§ Set task 1
Render every line of the records at the end of the page as a numbered list, skipping blank lines and leaving out the pictures.

┄┄┄┄┄┄

Disaggregated Inference: The Key Idea #

Disaggregated inference addresses this tension by recognizing that prefill and decode have different resource requirements and should be optimized separately:

Execute prefill and decode on separate devices or hardware tiers, allowing each
to be optimized for its specific workload characteristics.

This separation enables:

• Independent optimization: Prefill devices can prioritize compute throughput; decode devices can prioritize memory bandwidth and low latency
• Specialized hardware: Different device types (e.g., high-compute GPUs for prefill, memory-optimized GPUs for decode) can be selected for each phase
• Better resource utilization: Each device type operates at peak efficiency for its intended workload
• Improved isolation: Long prefill operations no longer block decode requests

How Disaggregated Inference Works #

Disaggregated serving separates prefill and decode on different devices (credits: NVIDIA Dynamo blog)

Separate Prefill and Decode Clusters #

The system is divided into two logical clusters:

• Prefill cluster: Dedicated devices optimized for compute-intensive prefill operations
• Decode cluster: Dedicated devices optimized for memory-bandwidth-bound decode operations

Each cluster can have different hardware configurations, scheduling policies, and optimization strategies.

Request Lifecycle #

When a new request arrives:

1. Prefill execution: The request is routed to a prefill device, where the prompt is processed through the model to generate the initial KV cache
2. State transfer: After prefill completes, the KV cache (and any necessary model state) is transferred to a decode device
3. Decode execution: The request joins the decode cluster’s continuous batching system, generating tokens one at a time
4. Completion: When generation finishes, the decode device releases resources

Independent Scheduling #

Each cluster operates its own scheduler optimized for its workload:

• Prefill scheduler: Can batch multiple long prompts together, maximizing GPU utilization without worrying about decode latency
• Decode scheduler: Can prioritize low-latency token generation, using continuous batching without interference from prefill operations

Dynamic Load Balancing #

The system must balance load across both clusters:

• Prefill load balancing: Distribute incoming requests across prefill devices based on capacity and current load
• Decode load balancing: Distribute completed prefill requests to decode devices, ensuring decode capacity matches prefill throughput
• Adaptive scaling: Scale each cluster independently based on workload characteristics

Performance Advantages #

Disaggregated inference provides several key benefits over unified systems:

Eliminates Scheduling Tension #

By physically separating prefill and decode, the fundamental tradeoff between prefill efficiency and decode responsiveness is eliminated. Each phase can be optimized independently:

• Prefill devices can run large, uninterrupted batches without impacting decode latency
• Decode devices can prioritize low-latency token generation without waiting for prefill operations

Enables Specialized Hardware #

Different phases can leverage hardware optimized for their specific needs:

• Prefill devices: High-compute GPUs (e.g., H100, A100) with large memory for processing long sequences
• Decode devices: Memory-bandwidth-optimized GPUs or specialized inference accelerators designed for low-latency, high-throughput token generation

This specialization can significantly improve cost efficiency compared to using general-purpose hardware for both phases.

┄┄┄┄┄┄

§ Set task 2
Write the next part of the disaggregated inference text, picking up after its last sentence.

§ Recorded information
┄┄┄┄┄┄

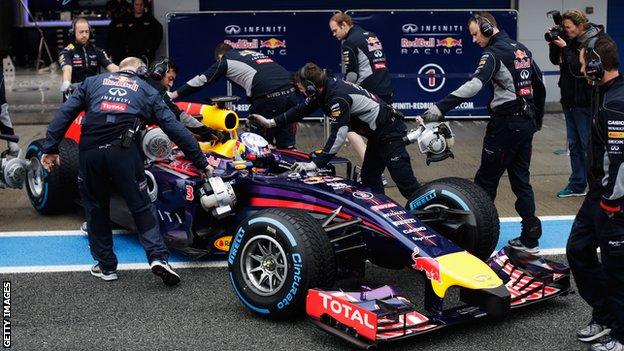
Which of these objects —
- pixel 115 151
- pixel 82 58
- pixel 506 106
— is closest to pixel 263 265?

┄┄┄┄┄┄

§ Task result 1
1. Which of these objects —
2. - pixel 115 151
3. - pixel 82 58
4. - pixel 506 106
5. — is closest to pixel 263 265?

§ Task result 2
Improves Resource Utilization #

Each device type operates at peak efficiency for its intended workload:

• Prefill devices maintain high compute utilization by batching long prompts
• Decode devices maintain high memory bandwidth utilization through continuous batching of many concurrent requests

This eliminates the efficiency losses that occur when trying to optimize for both workloads simultaneously.

Better Performance Isolation #

Long prefill operations no longer block decode requests:

• Users generating long outputs don’t impact interactive users expecting low latency
• System performance becomes more predictable and stable under diverse workload patterns

Independent Scaling #

Each cluster can be scaled independently based on workload characteristics:

• High prefill load (e.g., document processing) can scale prefill cluster
• High decode load (e.g., chat applications) can scale decode cluster
• This enables more cost-effective resource allocation

Challenges and Tradeoffs #

While disaggregated inference offers significant benefits, it also introduces new challenges:

State Transfer Overhead #

After prefill completes, the KV cache must be transferred from prefill devices to decode devices. This transfer:

• Adds latency: Network transfer time increases time-to-first-token (TTFT)
• Consumes bandwidth: Large KV caches (especially for long contexts) require significant network capacity
• Requires coordination: The system must manage state transfer without blocking either cluster

Optimizations such as compression, pipelining, and efficient serialization can mitigate but not eliminate this overhead.

System Complexity #

Disaggregated systems are more complex to design and operate:

• Two-tier scheduling: Must coordinate scheduling across both clusters
• Load balancing: Must balance load across prefill and decode clusters
• Failure handling: Must handle failures in either cluster gracefully
• State management: Must track request state across cluster boundaries

This complexity increases development and operational costs compared to unified systems.

Resource Fragmentation #

Separating resources into two clusters can lead to fragmentation:

• Imbalanced load: If prefill and decode workloads are imbalanced, one cluster may be underutilized while the other is overloaded
• Fixed allocation: Resources allocated to one cluster cannot be easily repurposed for the other

Dynamic resource allocation and autoscaling can help, but perfect balance is difficult to achieve.

Cost Considerations #

While disaggregation can improve efficiency, it may also increase costs:

• Infrastructure overhead: Managing two clusters requires additional orchestration infrastructure
• Network costs: State transfer consumes network bandwidth, which may be expensive in cloud environments
• Operational complexity: More complex systems require more sophisticated monitoring and management

The cost-benefit tradeoff depends on workload characteristics and scale.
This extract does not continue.